Die Freiheit stirbt scheibchenweise
17. Januar 2015Sie sind ehrlich und gesetzestreu? Sie sagen immer die Wahrheit und zahlen ehrlich Ihre Steuern? Herzlichen Glückwunsch! Denn für Sie scheint dann zu gelten, was Vater Staat verspricht, was alle Befürworter der Vorratsdatenspeicherung versprechen: "Wer nichts zu verbergen hat, hat auch nichts zu befürchten." Abgesehen davon, dass diese Behauptung nachweislich falsch ist, sollten Sie nochmal in sich gehen: Haben Sie wirklich keine Geheimnisse? Dinge, Gedanken, die nicht jeder wissen soll? Wenn Ihre Antwort noch immer "Ja" lautet, dann sollten Sie trotzdem weiterlesen! Vielleicht löse ich bei Ihnen am Ende ja doch leise Zweifel am vermeintlichen Nutzen der Vorratsdatenspeicherung aus.
Ich verrate an dieser Stelle kein Geheimnis und mache auch keins daraus, dass ich Journalist bin. Ich gehöre also zur Gruppe der sogenannten Berufsgeheimnisträger - so wie Ärzte, Geistliche oder Anwälte. Wir alle führen regelmäßig vertrauliche Gespräche - mit und ohne Telefon. Es geht um schwere Krankheiten, seelische Nöte, Straftaten, sensible Recherchen. "Na und?", fragen Sie jetzt vielleicht. "Das bleibt doch alles unter uns." Diese Vermutung entspricht aber keinesfalls der Logik von Geheimdiensten. Die wollen nämlich Terroristen daran hindern, Anschläge zu verüben. Dafür benötigen sie angeblich alle Ihre und meine Verbindungsdaten im Telefon- und Internetverkehr.
Verdächtig, weil ich rechtsextreme Seiten aufrufe
Haben Sie sich mal gefragt, warum die schrecklichen Attentate in Paris passieren konnten, obwohl in Frankreich die verdachtsunabhängige, massenhafte Vorratsdatenspeicherung erlaubt ist? Weil Millionen Telefonnummern und IP-Adressen von Computern zunächst wenig mehr als endlose Zahlenkolonnen sind. Wenn Ermittler mehr erfahren wollen, müssen sie an die Inhalte ran. Bei einem konkreten Verdacht können sie dafür in Deutschland mit richterlicher Genehmigung Telefone abhören. Diese rechtsstaatlich einwandfreie Möglichkeit nutzen sie in Zeiten des Antiterror-Kampfs auch viel mehr als früher. Damit gelingt es dem Staat auch immer wieder, Terrorakte oder andere kriminelle Handlungen zu verhindern.

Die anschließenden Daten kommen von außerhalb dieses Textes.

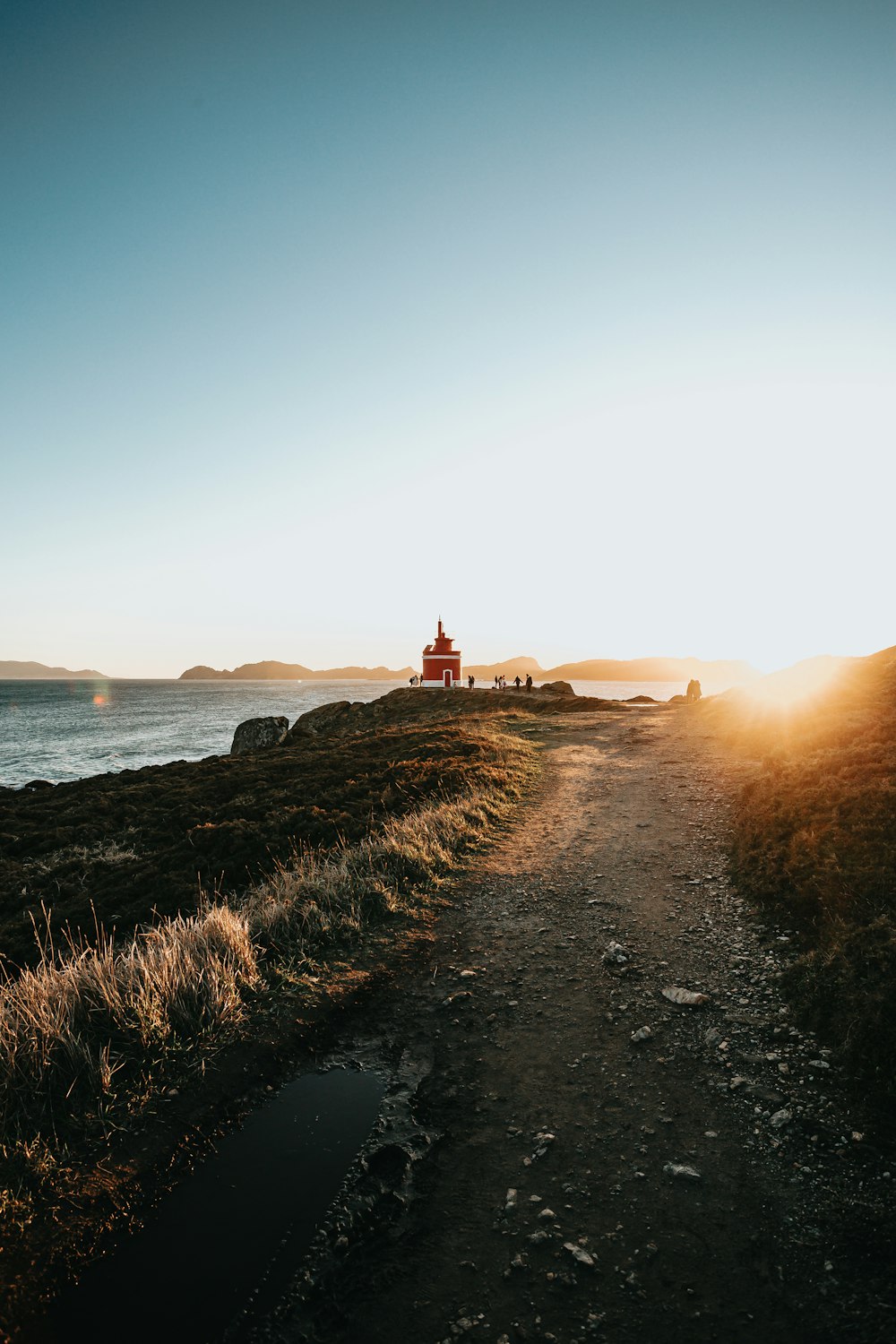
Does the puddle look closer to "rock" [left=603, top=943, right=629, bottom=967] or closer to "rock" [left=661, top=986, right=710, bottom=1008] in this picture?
"rock" [left=661, top=986, right=710, bottom=1008]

Mit der Vorratsdatenspeicherung gelingt das nicht, sie bleibt als Waffe im Antiterror-Kampf zwangsläufig stumpf. Für die Privatsphäre stellt sie hingegen eine enorme Gefahr dar. Es wird nämlich in Kauf genommen, dass theoretisch von der gesamten Bevölkerung jederzeit Bewegungsprofile erstellt werden können. Auf der Basis von Filtern und Suchbegriffen geraten Menschen ins Visier von Geheimdiensten, weil sie häufig verdächtige Nummern anrufen oder Internetseiten aufrufen. Ich tue das aus professionellen Gründen. Zu meinen Arbeitsschwerpunkten gehören auch unappetitliche Themen wie Rassismus und jegliche Spielarten des Terrorismus.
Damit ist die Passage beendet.